* **Exercise set**:
a: According to the passage on supernovae and high-energy cosmic rays, up to what percentage of the speed of light can the Large Hadron Collider accelerate particles and ions?
b: Resume the passage on supernovae and high-energy cosmic rays after its final sentence and carry it forward.

* **Document extract**:
The Large Hadron Collider (LHC), the most powerful particle accelerator on the planet, can provide a tremendous amount of energy to particles and ions, making them go up to 99.9999991 percent the speed of light. This energy is incredible but tiny compared to occasional high-energy cosmic rays, which make the LHC protons look like snails. We do not know the source of these celestial events, but a new paper has a bold proposal. The answer might be hiding in the aftermath of supernovae.
We recently saw a supernova remnant that was a perfect sphere. This was possibly due to the lack of dense interstellar material around it, but it is the exception rather than the rule. Most of the time, the material ejected at high speed from supernovae slams against the interstellar medium; that is where the magic might happen.
Supernovae are extremely powerful events. Some generate powerful gamma-ray bursts, which can outshine the universe in gamma rays for a brief time. The supernovae can be so powerful that they leave behind incredibly dense objects like neutron stars and black holes, or nothing at all in the case of the most massive ones. It has long been considered that these events could also accelerate cosmic rays to really high energies, but observations of supernovae remnants have not shown evidence of these extreme cosmic rays.

* **Records provided**:
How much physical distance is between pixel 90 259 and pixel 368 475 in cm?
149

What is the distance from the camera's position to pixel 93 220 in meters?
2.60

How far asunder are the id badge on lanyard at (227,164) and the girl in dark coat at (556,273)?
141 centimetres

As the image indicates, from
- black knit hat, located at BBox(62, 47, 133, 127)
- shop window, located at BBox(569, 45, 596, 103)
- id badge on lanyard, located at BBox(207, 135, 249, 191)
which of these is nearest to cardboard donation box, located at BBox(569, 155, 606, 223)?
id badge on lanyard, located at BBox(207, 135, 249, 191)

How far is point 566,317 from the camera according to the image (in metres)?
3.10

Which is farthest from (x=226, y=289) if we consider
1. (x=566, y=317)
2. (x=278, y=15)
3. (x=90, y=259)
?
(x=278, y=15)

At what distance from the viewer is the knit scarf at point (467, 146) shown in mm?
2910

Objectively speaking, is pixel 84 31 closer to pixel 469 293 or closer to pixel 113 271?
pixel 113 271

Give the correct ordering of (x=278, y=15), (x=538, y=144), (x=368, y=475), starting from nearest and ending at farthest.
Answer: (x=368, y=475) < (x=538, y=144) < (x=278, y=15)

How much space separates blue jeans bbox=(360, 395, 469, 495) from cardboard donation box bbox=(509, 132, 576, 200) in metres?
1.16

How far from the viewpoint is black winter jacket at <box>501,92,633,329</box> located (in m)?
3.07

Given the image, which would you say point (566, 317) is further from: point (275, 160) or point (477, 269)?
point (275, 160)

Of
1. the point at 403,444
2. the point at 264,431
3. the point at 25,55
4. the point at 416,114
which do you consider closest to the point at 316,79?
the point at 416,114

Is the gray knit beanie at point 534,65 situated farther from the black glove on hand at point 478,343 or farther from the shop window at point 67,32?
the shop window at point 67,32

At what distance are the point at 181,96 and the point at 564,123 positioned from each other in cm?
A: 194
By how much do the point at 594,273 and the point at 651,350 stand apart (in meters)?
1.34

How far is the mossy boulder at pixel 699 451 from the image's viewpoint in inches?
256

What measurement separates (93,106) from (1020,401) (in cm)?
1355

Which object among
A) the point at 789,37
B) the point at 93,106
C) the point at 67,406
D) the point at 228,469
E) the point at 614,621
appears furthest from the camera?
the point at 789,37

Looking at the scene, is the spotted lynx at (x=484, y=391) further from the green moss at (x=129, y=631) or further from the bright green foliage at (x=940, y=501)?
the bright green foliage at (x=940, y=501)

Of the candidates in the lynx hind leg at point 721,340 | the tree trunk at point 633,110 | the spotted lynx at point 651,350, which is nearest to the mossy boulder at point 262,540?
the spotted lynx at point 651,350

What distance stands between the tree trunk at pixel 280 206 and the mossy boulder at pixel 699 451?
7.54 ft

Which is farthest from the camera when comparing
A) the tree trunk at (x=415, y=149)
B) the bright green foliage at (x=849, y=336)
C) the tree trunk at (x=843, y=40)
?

* **Expected results**:
a: Up to 99.9999991 percent of the speed of light.

b:
But what if the source was not just any supernova or supernova remnant, but specific ones? Researchers have created a simulation that suggests that it is possible for supernovae to be particle accelerators that launch cosmic rays to petaelectron volts of energy. That is at least 100 times more energy than the LHC.
You need to start with a star shedding material ahead of the explosion, something common in several types of supernova. Evolved stars are very large, and the gravitational pull on their outer layers is not very strong. However, the material can’t spread too far, because staying dense is key to accelerator processes.
Once the star explodes, stellar material will be flung towards this dense shell of stuff. The collision creates shockwaves. Magnetic fields ramp up to extremely high energies, accelerating particles. Particles also interact with each other, adding to their energy, until they escape the supernova remnant with unparalleled speed.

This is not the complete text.